BMW’s new 5-Series pushes technology into the stratosphere |

BMW’s new 5-Series pushes technology into the stratosphere

Andy Stonehouse
Summit Daily Auto Writer
Special to the Daily 2011 BMW 535i

Drop nearly $66 large on an automobile and it better connote some serious heavy hitter status, be so laden with high-tech gadgetry that it borders on the absurd and also carry around your sorry behind in nothing less than triumphant style.

In the case of the new, sixth-generation BMW 5-Series, you’re certainly covered, with executive-level stance and posture, sterling design and a list of largely optional doohickeys and gee-gaws that still form the cutting edge of automotive technology.

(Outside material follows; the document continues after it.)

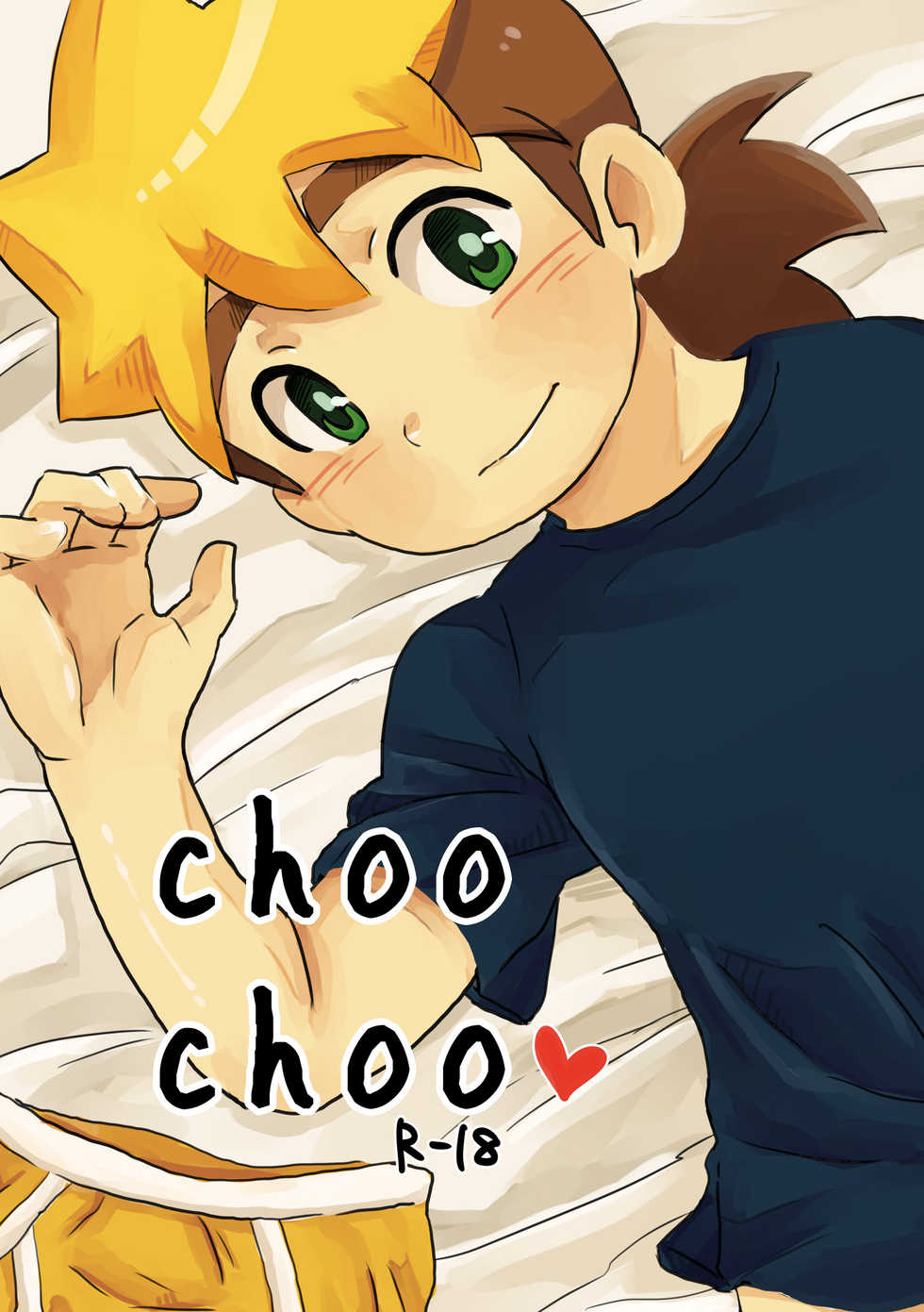 [8c] Choochoo (Tenkai Knights) - Page 1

It also comes with choices of three variations of engine and either a manual or the new eight-speed automatic transmission (as well as the xDrive all-wheel-drive system option); your choices of final configuration run in the zillions, but the engine part seems particularly important here in Colorado.

I got to run around in a 535i, the iteration featuring a twin-turbocharged, 3.0-liter inline six-pretty similar to the powerplant found in the 335i which got me into so much trouble last year-though I found myself asking for a little more. Pretty sad when 300 horsepower doesn’t do it for you anymore.

With weight in the midsize sedan pushed to almost 4,100 pounds (and about 200 more in the AWD version), you’ll still get beautiful off-the-line bursts of power and the typical “Oh dear, I seem to be going 85 mph again” sensation so much a part of the BMW experience, but my experiments in triple-digit travel resulted in a slow, rough ride to the top end.

Subsequently, speed freaks might opt for the 550i, which subs a 4.4-liter turbocharged V8 and generates a more responsive 400 horsepower. Or you can go the other direction, as well, dropping to the 528i and its 230-horsepower, naturally aspirated 3.0 liter engine. It’s all up to you.

Whatever the choice under the hood, the driving experience is much the same, with a two-inch-longer vehicle couching a 3.2-inch-longer wheelbase, mixing smoothness with impressive agility and precision.

Among the million or so aforementioned optional packages (which brought my 535i up from an MSRP of about $50,475 to a whopping $65,875), the $2,700 Dynamic Drive group will help sport things up a bit: roll stabilization, dynamic damper controls and an adaptive drive system which allows you to meander between a comfort setting and a fast-shifting, rigid sport setting, or somewhere inbetween.

Those adjustments (plus the option to throw the curious Norelco shaver-shaped gear selector into Sport mode) make the eight-speed automatic a bit more crisp and responsive. In standard mode, the eight-speed is a little burpy, clicking off changes at odd points but apparently working hard to save gas in the process.

Should you desire to do so, you can also equip the 5 with a new integral active steering system which integrates subtle four-wheel steering to both smoothen out and sport up the driving.

Integral to the system is BMW’s token green technology effort, called Efficient Dynamics, and in the case of my 535i tester, it included a hybrid-styled brake energy regeneration system which was used to more cleanly recharge the battery powering the car’s many electronic systems. Treat the car responsibly and you’ll get up to 30 mpg on the highway; my results varied considerably.

The safety minded options can also get pretty heavy. Stop-and-Go cruise control uses a radar system to merge you in and out of traffic (as well as a collision warning system which primes and pumps the brakes); the park assist system takes care of the angling required for a good parallel park job, a la Ford and Lexus’ systems; there’s also blind spot detection and even a night vision pedestrian detection system available.

You can get a little too German in the whole process and overlook the 5-Series’ beautiful and emerging design, which has shed almost all of the strange and controversial Chris Bangle elements and moves the automobile into more easy-on-the-eye directions.

A longer hood, shorter overhangs, an attractive front end (with the ominous glow of those ghost ring/corona headlamps) and more subtle body lines keep it attractive but not overwhelming.

Inside, the gigantic, throne-like seats provide great support but don’t have the grippy edges you might expect, though the powered thigh adjustments and seemingly nuclear-powered seat heaters are great. Doors also open at nearly 90 degree angles for easier exits, though they’re a bit of a reach when you’re seated.

The tall center console features flip-up missile silo gates and a small amount of storage, with that still non-intuitive shift lever, 12-ounce-only cupholders and the “I think this is growing on me” controller for the fourth-generation iDrive navigation and entertainment system.

And that makes the very pretty and comprehensive iDrive much easier to use, though it takes a long time to figure things out (I couldn’t find the satellite radio for four days, but more quickly discovered you can use Google to search for gas stations and restaurants as you drive along-quite remarkable, really).

You can also call up the side and top view cameras to back and park yourself more easily and safely (cameras give you a curbside view from behind the front wheels).

Yes, indeed, a litany of largesse, but at the core a pretty remarkable and livable vehicle.